# Моделизм > Обсуждение моделей: Авиация >  Мой Миг-21МФ

## Александр II

Вот, выставляю на обсуждение кокпит Миг-21МФ в 32-ом от трумпа. Модель делается на заказ. Условие заказа – изкоробочная сборка. Так что кокпит собирался из того, что было. Тонировка производилась след. методами: гуашь+фейри+вода. Местами прошёлся сухой кистью с серебром. 

Спасибо за внимание. 

-----------
Александр.

----------


## Andrey Pilchikov_Pilchak

Класс! Но ИМХО надо еще чуток сух. кисти.

----------


## Александр II

> Класс! Но ИМХО надо еще чуток сух. кисти.

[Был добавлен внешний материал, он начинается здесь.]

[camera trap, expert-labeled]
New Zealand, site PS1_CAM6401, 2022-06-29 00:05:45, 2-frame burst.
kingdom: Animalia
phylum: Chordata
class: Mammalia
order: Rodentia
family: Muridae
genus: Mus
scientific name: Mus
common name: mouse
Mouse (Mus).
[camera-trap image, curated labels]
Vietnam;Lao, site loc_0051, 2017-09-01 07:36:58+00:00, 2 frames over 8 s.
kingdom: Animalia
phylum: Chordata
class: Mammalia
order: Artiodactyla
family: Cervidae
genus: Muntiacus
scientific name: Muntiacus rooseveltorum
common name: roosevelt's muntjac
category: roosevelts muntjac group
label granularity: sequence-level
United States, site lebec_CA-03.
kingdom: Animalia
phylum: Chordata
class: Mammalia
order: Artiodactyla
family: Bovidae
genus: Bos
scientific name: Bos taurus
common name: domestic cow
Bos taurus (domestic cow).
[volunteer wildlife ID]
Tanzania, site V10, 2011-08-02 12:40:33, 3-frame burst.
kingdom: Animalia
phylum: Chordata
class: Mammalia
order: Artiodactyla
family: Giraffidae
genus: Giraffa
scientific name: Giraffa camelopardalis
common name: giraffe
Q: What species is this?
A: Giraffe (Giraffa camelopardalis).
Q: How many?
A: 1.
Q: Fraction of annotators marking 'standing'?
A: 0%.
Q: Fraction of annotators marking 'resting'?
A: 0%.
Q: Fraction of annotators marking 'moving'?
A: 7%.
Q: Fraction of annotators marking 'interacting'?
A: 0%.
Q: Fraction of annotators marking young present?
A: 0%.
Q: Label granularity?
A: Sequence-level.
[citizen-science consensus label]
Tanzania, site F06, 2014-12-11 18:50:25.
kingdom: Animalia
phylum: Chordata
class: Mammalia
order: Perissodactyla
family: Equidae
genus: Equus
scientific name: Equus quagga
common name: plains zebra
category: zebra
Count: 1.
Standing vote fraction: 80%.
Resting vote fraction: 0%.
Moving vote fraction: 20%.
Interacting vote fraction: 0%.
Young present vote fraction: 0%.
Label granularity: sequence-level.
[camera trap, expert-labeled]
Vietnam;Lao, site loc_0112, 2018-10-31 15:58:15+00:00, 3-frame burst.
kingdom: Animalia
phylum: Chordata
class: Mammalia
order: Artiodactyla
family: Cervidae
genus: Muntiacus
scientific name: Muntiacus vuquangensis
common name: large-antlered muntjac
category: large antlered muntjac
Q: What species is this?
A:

Возможно. Кстати, у меня скоро в строительстве спарка на заказ. Так что, максимально постараюсь учесть все замечания!!!

-----------
Александр.

----------


## Александр II

И, общий вид. По мере продвижения работы - буду выкладывать фотки.

-----------
Александр.

----------


## БРАТИШКА

Здравствуйте Александр II!
Паралельно с Вами я сейчас делаю такую же машину,есть пару вопросов как к профессионалу:
-Дело дошло до покраски,по всем имеющимся фотографиям делаю вывод,что реальный цвет самолёта(если делать не в камуфляже)не чисто серебристый.Он какой то ближе к серому,какая то смесь серебра,голубизны и серого.Какой в данной ситуации выход?Неужели придётся мешать несколько красок?Да и хочется сделать в листовом эффекте...Что посоветуете?
Исходя из имеющихся на нашем рынке красок-это полная палитра humblor и revel.Ещё нитра от звезды.С водоэмульсионными красками дела иметь не хочу...как то не понравились(быстро густеют и засоряют аэрограф...зубами не отгрызёшь).
-В комплекте нет декалей со звёздами и бортовыми номерами.Будете рисовать сами или есть какие то варианты.Комплект технички от бегемота я приобрел(улётная штука)а вот со звёздами проблемма...боюсь с моим опытом через трафареты красиво не нанесу.
спасибо.

----------


## Александр II

Я буду красить по той же технологии, что и реальные самолёты. Аллюминиевую пудру смешаю с лаком, и получается тот самый оттенок!!! Местами буду АКАН-ом. АКАН-ом буду подкрашивать панели для имитации листового эффекта.
ОЗ - попросил у друга. Спасибо REDCAT-у!!! С трафаретами у самого сложности.

------------
Александр.

----------


## БРАТИШКА

А что если попробовать деки от других самолётов...апример 48 масштаб более крупные модели...например АН-12,АН-26.По размеру вроде бы очень близко...Сам не мерял,но визуально вроде бы где то рядом.
И ещё...Когда покрасите можно фото с акцентом именно на те элементы листового эффекта которые нужно выделить другим цветом?
На мой взгляд там просматривается какая то закономерность в других оттенках цвета...Вот только не имею большого количества фото в разных ракурсах для того чтобы понять что надо выделить

----------


## Александр II

с раскраской - конечно выложу дет.фотки. сейчас модель тока задувается в аллюминий. как тока начну делать листовой эффект - буду сюда выкладывать фотки.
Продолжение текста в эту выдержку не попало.